O senhor mencionou a democracia, que neste momento, no Brasil, passa por um período delicado. Diante de tantos escândalos políticos, existe um risco de o cidadão comum incorrer em uma flexibilização da ética, do reforço do jeitinho brasileiro? Como o cidadão pode ficar cada vez mais seguro no que ele acredita e não se deixar levar por essa onda de corrupção que toma conta não somente do âmbito político, mas também das ações cotidianas?
A nossa sociedade é marcada por muitas desigualdades. Elas são econômicas, mas são também de formação, escolaridade, repertório e, evidentemente, nós poderíamos estabelecer uma relação entre maturidade intelectual de um lado e uma certa tendência à consistência de seus próprios pontos de vista. E, assim, sendo a sociedade o que é, haverá de tudo. Haverá quem não se deixe abalar pelos humores dos acontecimentos e quem mude de ideia a cada minuto. Acho que há, sim, grande risco - e achei que era essa a pergunta - de as pessoas optarem pelo fim da democracia. Na hora em que as pessoas se apresentam reivindicando a intervenção de forças que implicariam, por exemplo, no fechamento do Congresso. Claro que tudo pode se tornar popular, porque você pode fazer acreditar que tudo é inútil, que as instâncias democráticas são ineficazes, inócuas: “Não vamos mais gastar dinheiro com políticos e isso vai ser melhor para todos. Vamos apelar para um regime sem representação, de viés mais autoritário”. Acho que há essa chance. A democracia abriga essa  possibilidade de candidaturas hostis a ela mesma. Penso que isso é um dos risco que a gente corre com o atual cenário de fragilização de algumas instituições.

◆ A tarefa
Reescreva o trecho sobre democracia e corrupção, começando em "O senhor mencionou" e seguindo até "das ações cotidianas?", com "cidadão comum" substituído por "eleitor comum". A listagem é um material independente do trecho.

◆ Informações fornecidas
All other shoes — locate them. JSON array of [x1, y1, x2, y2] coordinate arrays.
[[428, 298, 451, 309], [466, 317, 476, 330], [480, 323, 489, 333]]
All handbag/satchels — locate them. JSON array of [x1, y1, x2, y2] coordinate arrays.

◆ Resultado
O senhor mencionou a democracia, que neste momento, no Brasil, passa por um período delicado. Diante de tantos escândalos políticos, existe um risco de o eleitor comum incorrer em uma flexibilização da ética, do reforço do jeitinho brasileiro? Como o cidadão pode ficar cada vez mais seguro no que ele acredita e não se deixar levar por essa onda de corrupção que toma conta não somente do âmbito político, mas também das ações cotidianas?